On Luke’s right the immediate horizon was blocked by the grassy eminence known to dwellers in Weymouth as “the Nothe”; but beyond this, and beyond the break-water which formed an extension of it, the huge bulk of Portland — Mr. Hardy’s Isle of the Slingers — rose massive and shadowy against the west.
As he gazed with familiar pleasure at this unequalled view, Luke could not help thinking to himself how strangely the pervading charm of scenes of this kind is enhanced by personal and literary association. He recalled the opening chapters of “The Well-Beloved,” that curiously characteristic fantasy-sketch of the great Wessex novelist; and he also recalled those amazing descriptions in Victor Hugo’s “L’Homme qui Rit,” which deal with these same localities.
Shouts of girlish laughter distracted him at last from his exquisite reverie, and flinging himself down on the hot sand he gave himself up to enjoyment. Holding her tight by either hand, the two elder girls, their skirts already drenched with salt-water, were dragging their struggling companion across the foamy sea-verge. The white surf flowed beneath their feet and their screams and laughter rang out across the bay.

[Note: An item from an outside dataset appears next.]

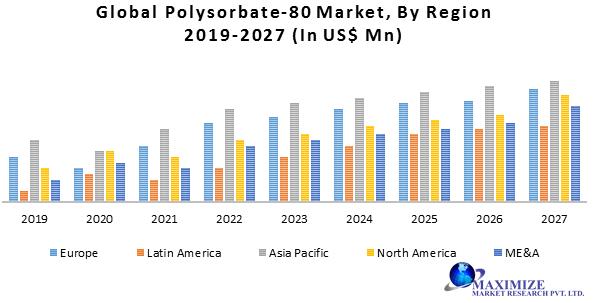 Global Polysorbate-80 Market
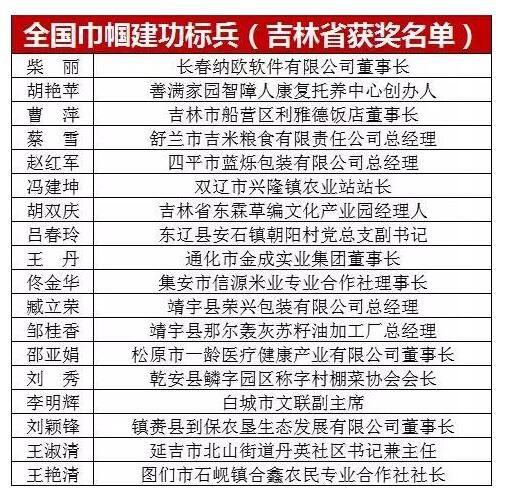 """吉林省18人获""""全国巾帼建功标兵""""称号"""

Luke called to them that he was going to paddle, and implored them to do the same. He preferred to entice them thus into the deeper water, rather than to anticipate for them a return home with ruined petticoats and wet sand-filled shoes. Seeing him leisurely engaged in removing his boots and socks and turning up his trousers, the three exuberant young people hurried back to his side and proceeded with their own preparations.
Soon, all four of them, laughing and splashing one another with water, were blissfully wading along the shore, interspersing their playful teasing with alternate complimentary and disparaging remarks, relative to the various bathers whose isolation they invaded.
Luke’s spirits rose higher and higher. No youthful Triton, with his attendant Nereids, could have expressed more vividly in his radiant aplomb, the elemental energy of air and sea. His ecstatic delight seemed to reach its culmination as a group of extraordinarily beautiful children came wading towards them, their sunny hair and pearl-bright limbs gleaming against the blue water.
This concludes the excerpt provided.